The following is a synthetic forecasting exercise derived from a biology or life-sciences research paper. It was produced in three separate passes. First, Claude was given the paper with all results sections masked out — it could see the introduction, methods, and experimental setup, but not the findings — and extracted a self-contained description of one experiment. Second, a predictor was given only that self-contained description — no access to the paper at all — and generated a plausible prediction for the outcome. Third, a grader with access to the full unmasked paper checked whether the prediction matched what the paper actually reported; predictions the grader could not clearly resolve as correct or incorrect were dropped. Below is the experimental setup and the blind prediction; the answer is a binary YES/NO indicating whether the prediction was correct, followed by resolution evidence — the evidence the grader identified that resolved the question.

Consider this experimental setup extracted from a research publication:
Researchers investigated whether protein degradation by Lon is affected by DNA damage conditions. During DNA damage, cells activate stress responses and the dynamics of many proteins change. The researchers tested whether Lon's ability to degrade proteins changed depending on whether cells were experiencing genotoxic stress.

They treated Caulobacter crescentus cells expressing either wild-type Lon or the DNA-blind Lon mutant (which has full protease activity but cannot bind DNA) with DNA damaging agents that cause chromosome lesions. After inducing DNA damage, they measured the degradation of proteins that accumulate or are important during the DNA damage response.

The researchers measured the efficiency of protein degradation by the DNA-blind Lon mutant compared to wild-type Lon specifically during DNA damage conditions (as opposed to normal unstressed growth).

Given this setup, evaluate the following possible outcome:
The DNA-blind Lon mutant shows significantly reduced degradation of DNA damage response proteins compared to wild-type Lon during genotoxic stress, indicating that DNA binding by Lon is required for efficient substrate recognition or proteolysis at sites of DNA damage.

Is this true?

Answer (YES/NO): YES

◇ ◇ ◇ ◇ ◇

* **What the task requires**
Return each line of the data that contains the string "wild".

* **Solution to this exercise**
They treated Caulobacter crescentus cells expressing either wild-type Lon or the DNA-blind Lon mutant (which has full protease activity but cannot bind DNA) with DNA damaging agents that cause chromosome lesions. After inducing DNA damage, they measured the degradation of proteins that accumulate or are important during the DNA damage response.
The researchers measured the efficiency of protein degradation by the DNA-blind Lon mutant compared to wild-type Lon specifically during DNA damage conditions (as opposed to normal unstressed growth).
The DNA-blind Lon mutant shows significantly reduced degradation of DNA damage response proteins compared to wild-type Lon during genotoxic stress, indicating that DNA binding by Lon is required for efficient substrate recognition or proteolysis at sites of DNA damage.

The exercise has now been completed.